Livestock and poultry feed pellets are made from a mixture of ground grains, protein meals, vitamins, and minerals, all compressed into uniform cylinders. The exact recipe depends on the animal. Chicken feed pellets might emphasize corn and soybean meal, while cattle pellets could include alfalfa, barley, or cottonseed meal. The ingredients are ground to a fine consistency, mixed, steam-conditioned, and pressed through a pellet die.

Binders keep the pellets from crumbling during transport and in feeders. Molasses is one of the most common, a byproduct of sugarcane processing that adds both stickiness and a touch of energy. Its binding ability comes from the natural viscosity of its sugars. Bentonite, a type of clay, is another option that improves hardness and durability. Some formulations use simple sugars or starches as binding agents instead. The goal is a pellet firm enough to handle without breaking apart, but one that dissolves readily once eaten.

Iron Ore Pellets

In steel production, iron ore pellets are marble-sized balls made from finely ground iron ore concentrate. The ore is mined, crushed, and ground into a powder, then mixed with a small amount of binder and rolled into spheres in a large rotating drum. Bentonite clay is the traditional binder, typically added at around 1 to 2% by weight. The green (unfired) pellets are then heated in a kiln to temperatures exceeding 1,200°C, which hardens them into durable spheres strong enough to withstand the weight and conditions inside a blast furnace. Some producers are experimenting with polymer-based binders that allow less bentonite, since bentonite introduces impurities like silica that reduce the iron content of the final pellet.

Hormone and Medication Pellets

In medicine, pellets refer to tiny implants placed under the skin to deliver hormones or other medications over months. Testosterone pellets, for example, are made from pure crystalline testosterone with no fillers or binders. Each pellet is typically about the size of a grain of rice. Once implanted (usually in the hip or buttock area), the pellet dissolves gradually in the body. A standard 200 mg testosterone pellet releases about 1.3 mg per day, providing steady hormone levels for roughly six months before a replacement is needed. Estradiol pellets for hormone replacement therapy work on the same principle, using compressed crystalline hormone that absorbs slowly into surrounding tissue.

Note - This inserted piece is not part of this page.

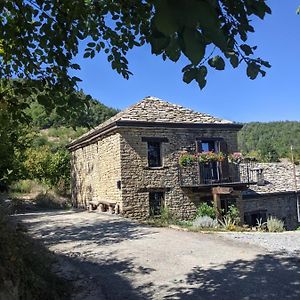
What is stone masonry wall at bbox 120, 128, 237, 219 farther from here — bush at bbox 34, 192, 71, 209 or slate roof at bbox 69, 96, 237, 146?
bush at bbox 34, 192, 71, 209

What All Pellets Have in Common

Across every industry, pelletization solves the same basic problem: taking a loose, inconsistent material and compressing it into a uniform shape that’s easier to store, ship, measure, and use. The core ingredients vary wildly, from sawdust to iron ore to crystalline hormones, but the physics are similar. Pressure and heat (or in some cases, a kiln or chemical process) force particles together tightly enough that they hold their shape. Natural or added binders fill the gaps between particles and lock the structure in place. The result is a dense, handleable pellet that performs more predictably than the raw material it came from.